[Spatial relation data]
-----
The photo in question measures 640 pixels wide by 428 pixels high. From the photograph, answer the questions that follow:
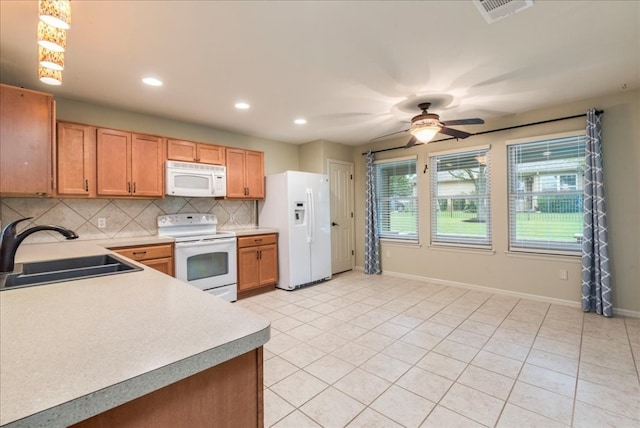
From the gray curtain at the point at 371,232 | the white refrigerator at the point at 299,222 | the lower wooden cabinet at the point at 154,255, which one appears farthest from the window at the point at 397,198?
the lower wooden cabinet at the point at 154,255

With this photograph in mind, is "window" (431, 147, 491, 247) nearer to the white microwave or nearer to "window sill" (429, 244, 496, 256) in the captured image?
"window sill" (429, 244, 496, 256)

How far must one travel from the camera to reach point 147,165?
3.56m

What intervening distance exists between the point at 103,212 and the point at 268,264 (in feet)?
7.00

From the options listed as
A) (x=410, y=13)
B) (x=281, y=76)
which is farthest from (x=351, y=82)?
(x=410, y=13)

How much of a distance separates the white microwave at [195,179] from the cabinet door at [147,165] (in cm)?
10

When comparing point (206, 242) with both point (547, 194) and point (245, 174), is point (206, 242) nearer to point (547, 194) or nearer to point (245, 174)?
point (245, 174)

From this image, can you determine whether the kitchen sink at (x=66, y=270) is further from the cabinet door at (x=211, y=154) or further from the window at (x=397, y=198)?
the window at (x=397, y=198)

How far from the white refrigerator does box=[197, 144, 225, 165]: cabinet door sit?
84 centimetres

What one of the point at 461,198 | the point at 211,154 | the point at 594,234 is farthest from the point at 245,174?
the point at 594,234

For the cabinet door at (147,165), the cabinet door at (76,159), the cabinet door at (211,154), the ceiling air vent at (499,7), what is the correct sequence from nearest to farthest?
the ceiling air vent at (499,7)
the cabinet door at (76,159)
the cabinet door at (147,165)
the cabinet door at (211,154)

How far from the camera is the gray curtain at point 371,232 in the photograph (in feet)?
17.7

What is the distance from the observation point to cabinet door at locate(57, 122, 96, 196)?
9.87 ft

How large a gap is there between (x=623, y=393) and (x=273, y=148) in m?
4.94

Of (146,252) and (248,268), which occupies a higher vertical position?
(146,252)
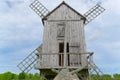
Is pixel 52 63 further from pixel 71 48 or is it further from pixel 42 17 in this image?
pixel 42 17

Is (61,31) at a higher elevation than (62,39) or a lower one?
higher

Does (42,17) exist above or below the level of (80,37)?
above

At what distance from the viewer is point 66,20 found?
21.1 m

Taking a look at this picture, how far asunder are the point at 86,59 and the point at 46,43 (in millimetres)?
3228

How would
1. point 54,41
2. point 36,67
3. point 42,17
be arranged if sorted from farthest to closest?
1. point 42,17
2. point 54,41
3. point 36,67

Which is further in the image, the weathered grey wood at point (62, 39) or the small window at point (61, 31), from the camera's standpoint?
the small window at point (61, 31)

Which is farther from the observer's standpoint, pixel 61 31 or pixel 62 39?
pixel 61 31

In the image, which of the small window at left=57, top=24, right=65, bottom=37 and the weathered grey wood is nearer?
the weathered grey wood

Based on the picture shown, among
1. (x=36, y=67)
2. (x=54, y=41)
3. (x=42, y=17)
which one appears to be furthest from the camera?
(x=42, y=17)

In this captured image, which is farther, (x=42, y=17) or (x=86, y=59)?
(x=42, y=17)

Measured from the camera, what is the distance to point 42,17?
2262 centimetres

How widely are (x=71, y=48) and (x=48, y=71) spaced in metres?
2.39

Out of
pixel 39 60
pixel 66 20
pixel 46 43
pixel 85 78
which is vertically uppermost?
pixel 66 20

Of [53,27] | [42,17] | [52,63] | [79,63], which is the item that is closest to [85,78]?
[79,63]
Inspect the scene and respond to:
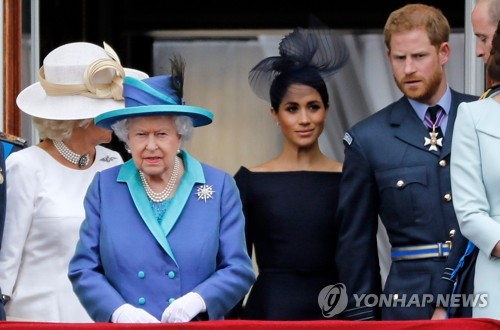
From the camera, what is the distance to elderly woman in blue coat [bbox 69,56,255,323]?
5039 mm

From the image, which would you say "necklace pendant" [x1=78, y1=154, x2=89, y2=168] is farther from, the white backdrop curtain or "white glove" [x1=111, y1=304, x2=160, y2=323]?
the white backdrop curtain

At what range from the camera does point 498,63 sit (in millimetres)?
5273

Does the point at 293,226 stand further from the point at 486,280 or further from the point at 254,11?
the point at 254,11

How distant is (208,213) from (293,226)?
35.9 inches

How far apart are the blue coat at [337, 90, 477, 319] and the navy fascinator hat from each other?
0.71 m

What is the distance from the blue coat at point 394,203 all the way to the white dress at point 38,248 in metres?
1.02

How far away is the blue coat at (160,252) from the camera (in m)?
5.05

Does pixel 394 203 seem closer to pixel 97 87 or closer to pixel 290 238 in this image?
pixel 290 238

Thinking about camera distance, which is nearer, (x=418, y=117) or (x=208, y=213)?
(x=208, y=213)

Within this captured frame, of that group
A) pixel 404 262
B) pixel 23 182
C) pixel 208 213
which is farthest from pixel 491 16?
pixel 23 182

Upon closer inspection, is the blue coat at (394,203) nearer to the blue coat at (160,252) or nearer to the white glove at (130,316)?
the blue coat at (160,252)

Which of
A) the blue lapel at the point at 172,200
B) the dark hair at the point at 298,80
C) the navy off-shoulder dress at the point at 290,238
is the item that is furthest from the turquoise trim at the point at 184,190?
the dark hair at the point at 298,80

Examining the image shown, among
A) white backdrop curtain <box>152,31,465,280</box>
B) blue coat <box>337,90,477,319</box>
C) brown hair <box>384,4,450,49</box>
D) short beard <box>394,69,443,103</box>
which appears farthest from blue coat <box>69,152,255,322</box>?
white backdrop curtain <box>152,31,465,280</box>

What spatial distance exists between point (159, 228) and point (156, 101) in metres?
0.43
-----
### Short problem:
Copy every row above word for word, with the pictures left out.

### Result of this exercise:
The photo in question measures 640 pixels wide by 428 pixels high. From the photograph, answer the questions that follow:
From the gray curtain at the point at 371,232 | the white refrigerator at the point at 299,222 | the lower wooden cabinet at the point at 154,255, which one appears farthest from the window at the point at 397,198?
the lower wooden cabinet at the point at 154,255

With this photograph in mind, is "window" (431, 147, 491, 247) nearer to the white microwave or nearer to "window sill" (429, 244, 496, 256) in the captured image?
"window sill" (429, 244, 496, 256)

How far must one travel from the camera to reach point 147,165?
3.56m

What intervening distance exists between the point at 103,212 and the point at 268,264 (in feet)?
7.00

From the options listed as
A) (x=410, y=13)
B) (x=281, y=76)
which is farthest from (x=351, y=82)?
(x=410, y=13)

How much of a distance separates the white microwave at [195,179] from the cabinet door at [147,165] (in cm)?
10

When comparing point (206, 242) with both point (547, 194) and point (245, 174), is point (206, 242) nearer to point (547, 194) or nearer to point (245, 174)?
point (245, 174)

From this image, can you determine whether the kitchen sink at (x=66, y=270) is further from the cabinet door at (x=211, y=154) or further from the window at (x=397, y=198)?
the window at (x=397, y=198)

How far from the white refrigerator does box=[197, 144, 225, 165]: cabinet door sit?
84 centimetres

What one of the point at 461,198 | the point at 211,154 | the point at 594,234 is farthest from the point at 245,174?
the point at 594,234

For the cabinet door at (147,165), the cabinet door at (76,159), the cabinet door at (211,154), the ceiling air vent at (499,7), what is the correct sequence from nearest to farthest?
the ceiling air vent at (499,7)
the cabinet door at (76,159)
the cabinet door at (147,165)
the cabinet door at (211,154)

How far from the camera is the gray curtain at point 371,232 in the photograph (in feet)?
17.7

What is the distance from the observation point to cabinet door at locate(57, 122, 96, 196)?
9.87 ft

How large a gap is there between (x=623, y=393) and (x=273, y=148) in m?
4.94

Of (146,252) and (248,268), which occupies a higher vertical position?
(146,252)
Is pixel 52 63 further from pixel 71 48 or is it further from pixel 42 17 in this image?
pixel 42 17

Is (61,31) at a higher elevation than (62,39) or a lower one?
higher

Does (42,17) exist above or below the level of (80,37)?
above

At what distance from the viewer is point 66,20 found?
21.1 m

Taking a look at this picture, how far asunder are the point at 86,59 and the point at 46,43 (in millimetres)?
3228

How would
1. point 54,41
2. point 36,67
3. point 42,17
be arranged if sorted from farthest to closest?
1. point 42,17
2. point 54,41
3. point 36,67

Which is further in the image, the weathered grey wood at point (62, 39) or the small window at point (61, 31), from the camera's standpoint?
the small window at point (61, 31)

Which is farther from the observer's standpoint, pixel 61 31 or pixel 62 39?
pixel 61 31

In the image, which of the small window at left=57, top=24, right=65, bottom=37 and the weathered grey wood is nearer?
the weathered grey wood

Based on the picture shown, among
1. (x=36, y=67)
2. (x=54, y=41)
3. (x=42, y=17)
which one appears to be furthest from the camera?
(x=42, y=17)

In this captured image, which is farther, (x=42, y=17) or (x=86, y=59)?
(x=42, y=17)

Measured from the camera, what is the distance to point 42,17?
2262 centimetres

How widely are (x=71, y=48) and (x=48, y=71) spaced in metres?
2.39

Out of
pixel 39 60
pixel 66 20
pixel 46 43
pixel 85 78
which is vertically uppermost?
pixel 66 20

Of [53,27] | [42,17] | [52,63] | [79,63], which is the item that is closest to [85,78]?
[79,63]
Inspect the scene and respond to:
From the camera, what is the distance to elderly woman in blue coat [bbox 69,56,255,323]?
5039 mm

From the image, which would you say "necklace pendant" [x1=78, y1=154, x2=89, y2=168] is farther from, the white backdrop curtain or "white glove" [x1=111, y1=304, x2=160, y2=323]?
the white backdrop curtain

At what range from the camera does point 498,63 sit (in millimetres)?
5273

Does the point at 293,226 stand further from the point at 486,280 or further from the point at 254,11?
the point at 254,11

How distant is (208,213) from (293,226)?
35.9 inches

How far apart are the blue coat at [337, 90, 477, 319] and the navy fascinator hat from each other?
0.71 m

What is the distance from the blue coat at point 394,203 all the way to the white dress at point 38,248 in metres?
1.02

How far away is the blue coat at (160,252) from the camera (in m)?
5.05

Does pixel 394 203 seem closer to pixel 97 87 or closer to pixel 290 238 in this image?
pixel 290 238

Thinking about camera distance, which is nearer, (x=418, y=117) or (x=208, y=213)?
(x=208, y=213)

Within this captured frame, of that group
A) pixel 404 262
B) pixel 23 182
C) pixel 208 213
which is farthest from pixel 491 16?
pixel 23 182

Upon closer inspection, is the blue coat at (394,203) nearer to the blue coat at (160,252) or nearer to the white glove at (130,316)?
the blue coat at (160,252)

Which of
A) the blue lapel at the point at 172,200
B) the dark hair at the point at 298,80
C) the navy off-shoulder dress at the point at 290,238
is the item that is furthest from the turquoise trim at the point at 184,190?
the dark hair at the point at 298,80

Examining the image shown, among
A) white backdrop curtain <box>152,31,465,280</box>
B) blue coat <box>337,90,477,319</box>
C) brown hair <box>384,4,450,49</box>
D) short beard <box>394,69,443,103</box>
which appears farthest from blue coat <box>69,152,255,322</box>?
white backdrop curtain <box>152,31,465,280</box>

What spatial distance exists between point (159, 228) and point (156, 101) in metres?
0.43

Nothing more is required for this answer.